Arbeitslosigkeit kann jede*n erwischen.
Ausgangslage – Zahlen und Fakten:
Eine aktuell vieldiskutierte Strategie zur Bekämpfung von lang andauernder Erwerbslosigkeit ist ein Modell der Arbeitslosenversicherung, bei dem sich die Nettoersatzrate mit der Dauer der Erwerbslosigkeit schrittweise verringert. Ein solches degressives Modell wird von Expert*innen aus der Arbeitsmarkt-, Wirtschafts- und Sozialforschung aus zahlreichen Gründen kritisiert. Zunächst ist festzuhalten, dass es ein Irrglaube ist, dass sich die Auszahlung von Arbeitslosengeld negativ auf die Jobsuche auswirkt. Wenn der Bezug des Arbeitslosengeldes zu niedrig ist oder ganz ausläuft, gehen die Betroffenen in andere soziale Sicherungsnetze über, wie in die Mindestsicherung oder die Notstandshilfe. Eine Folge davon kann sein, dass sie sich völlig vom Arbeitsmarkt zurückziehen.
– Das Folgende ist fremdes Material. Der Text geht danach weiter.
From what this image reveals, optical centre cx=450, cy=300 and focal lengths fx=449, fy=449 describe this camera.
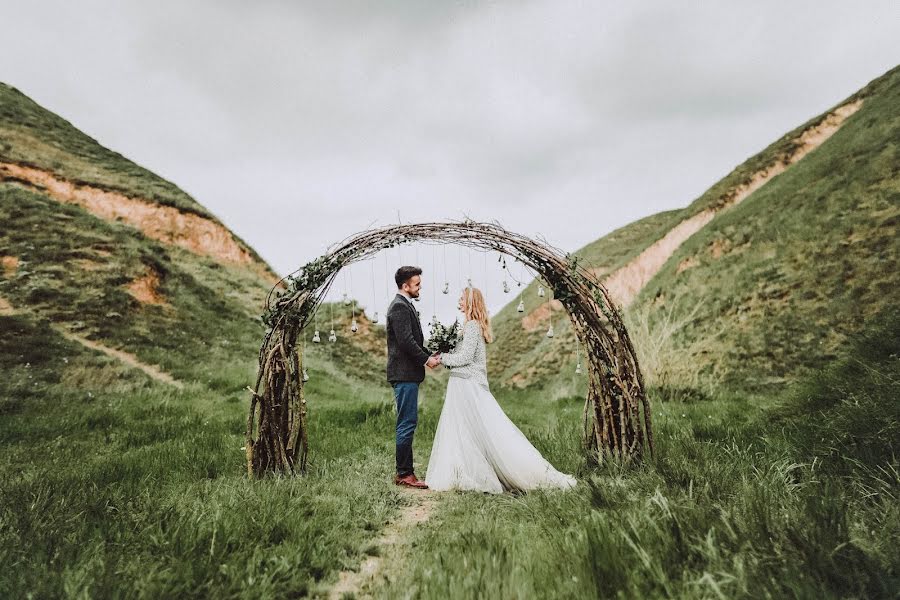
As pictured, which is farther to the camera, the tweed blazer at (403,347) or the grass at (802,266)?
the grass at (802,266)

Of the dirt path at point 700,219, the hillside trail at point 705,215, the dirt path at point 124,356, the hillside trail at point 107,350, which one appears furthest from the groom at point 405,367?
the dirt path at point 700,219

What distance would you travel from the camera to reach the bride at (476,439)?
479 cm

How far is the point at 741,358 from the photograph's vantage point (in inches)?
491

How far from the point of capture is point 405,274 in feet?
18.5

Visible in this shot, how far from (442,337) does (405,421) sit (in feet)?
3.76

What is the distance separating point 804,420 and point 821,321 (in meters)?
9.03

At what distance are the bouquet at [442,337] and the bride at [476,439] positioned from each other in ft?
0.86

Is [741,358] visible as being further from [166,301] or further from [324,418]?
[166,301]

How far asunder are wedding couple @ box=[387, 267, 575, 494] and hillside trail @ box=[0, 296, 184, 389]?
1051 cm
Langzeitbeschäftigungslosen Menschen das Geld zu kürzen hat also nicht zur Folge, dass sie deshalb eher Arbeit finden. Zusätzliche Sanktionen würden die Beschäftigungsintegration nicht verbessern, sondern einen vermehrten Rückzug aus dem Arbeitsmarkt verursachen. Aus Studien sowie der Praxis ist hinlänglich bekannt: Je länger die Arbeitslosigkeit andauert, desto größer wird das Armutsrisiko. Alleine aus diesem Grund scheint es kontraproduktiv, immer weniger Geld auszubezahlen, je länger jemand erwerbslos ist. Menschen verlieren mit der Dauer der Erwerbslosigkeit rapide ihr Erspartes, was auch Ökonom*innen dazu veranlasst, sich gegen ein degressives Modell zu stellen – denn weniger Haushaltseinkommen bedeutet weniger Konsum. Außerdem führt eine gute finanzielle Absicherung während der Erwerbslosigkeit dazu, dass die Menschen mehr Zeit und Energie dafür aufwenden können, einen passenden Job zu suchen.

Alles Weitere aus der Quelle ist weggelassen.